Stored data entries
-=-=-

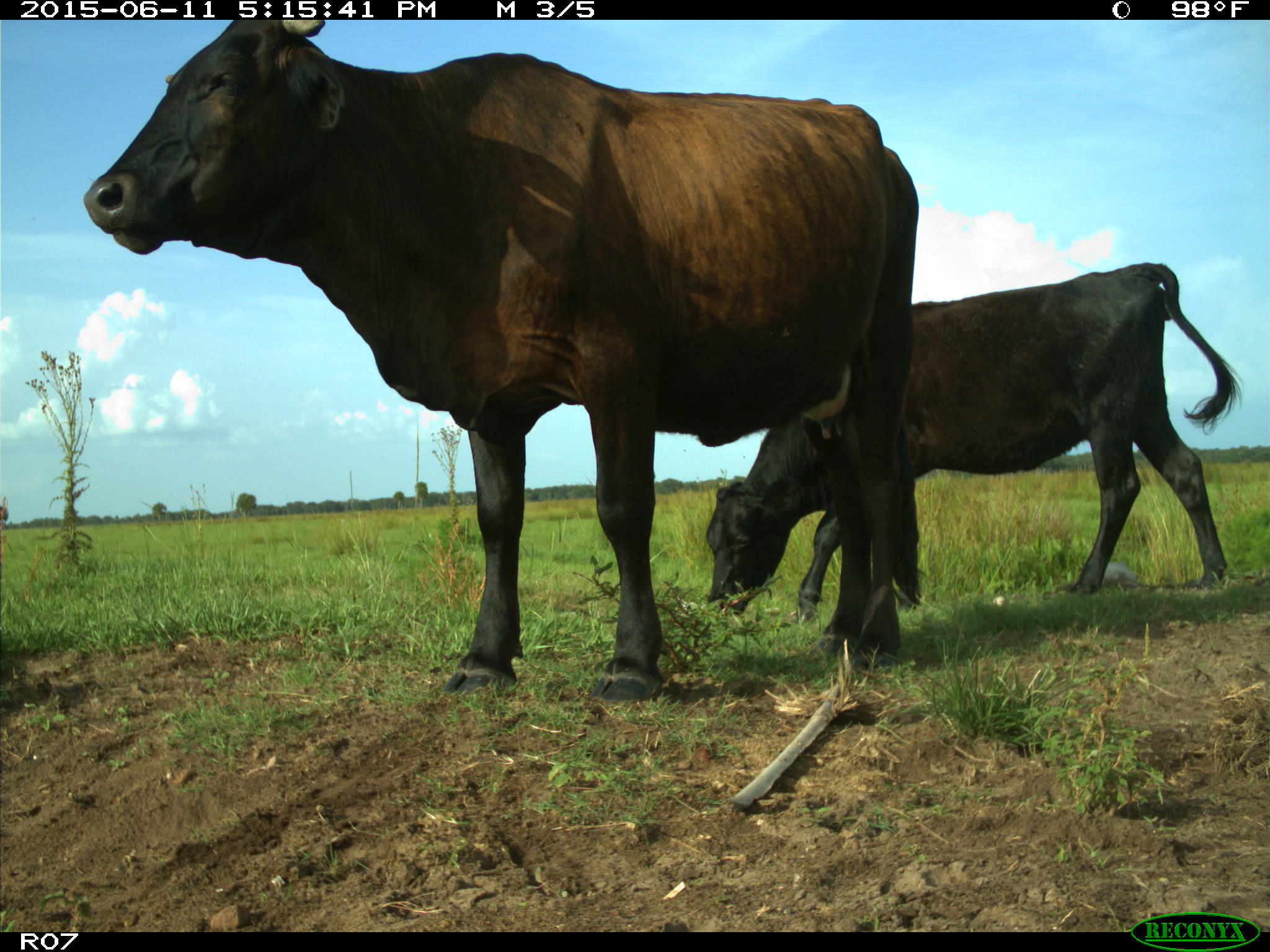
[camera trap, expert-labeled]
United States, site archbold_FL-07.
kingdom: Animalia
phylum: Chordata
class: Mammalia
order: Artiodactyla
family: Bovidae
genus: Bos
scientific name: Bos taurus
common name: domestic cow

-=-=-

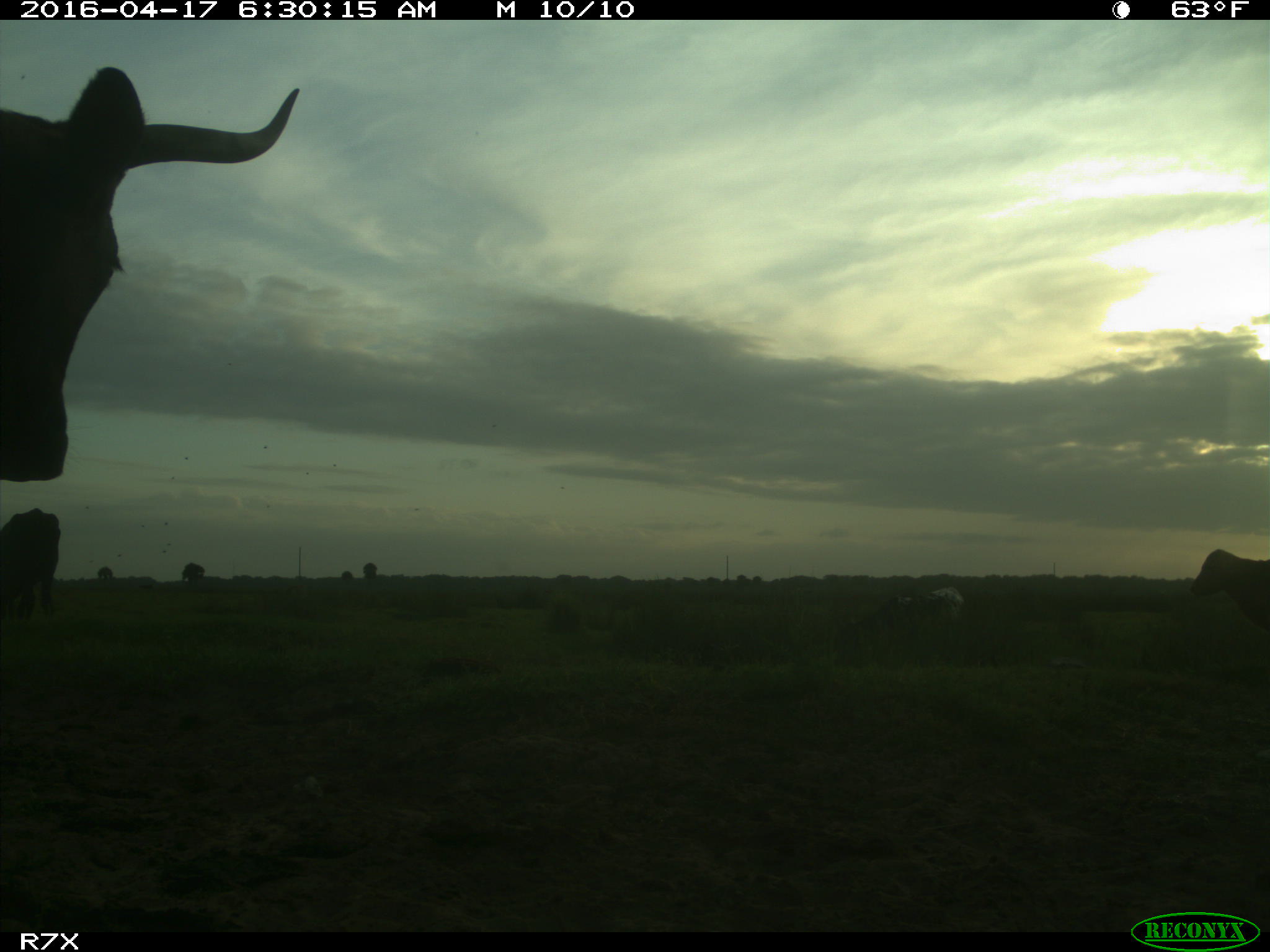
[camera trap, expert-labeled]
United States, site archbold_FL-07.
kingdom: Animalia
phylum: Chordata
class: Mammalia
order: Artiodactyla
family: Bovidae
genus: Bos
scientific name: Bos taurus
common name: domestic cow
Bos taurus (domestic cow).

-=-=-

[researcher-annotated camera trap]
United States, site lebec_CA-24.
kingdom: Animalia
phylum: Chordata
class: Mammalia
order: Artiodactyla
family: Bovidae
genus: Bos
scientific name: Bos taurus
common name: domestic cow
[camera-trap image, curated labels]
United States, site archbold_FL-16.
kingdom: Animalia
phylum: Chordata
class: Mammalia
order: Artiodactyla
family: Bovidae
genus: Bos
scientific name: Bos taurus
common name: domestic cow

-=-=-

How to complete this task »
Each line in the data that holds the string "site" should be found and copied.

Response »
United States, site archbold_FL-07.
United States, site archbold_FL-07.
United States, site lebec_CA-24.
United States, site archbold_FL-16.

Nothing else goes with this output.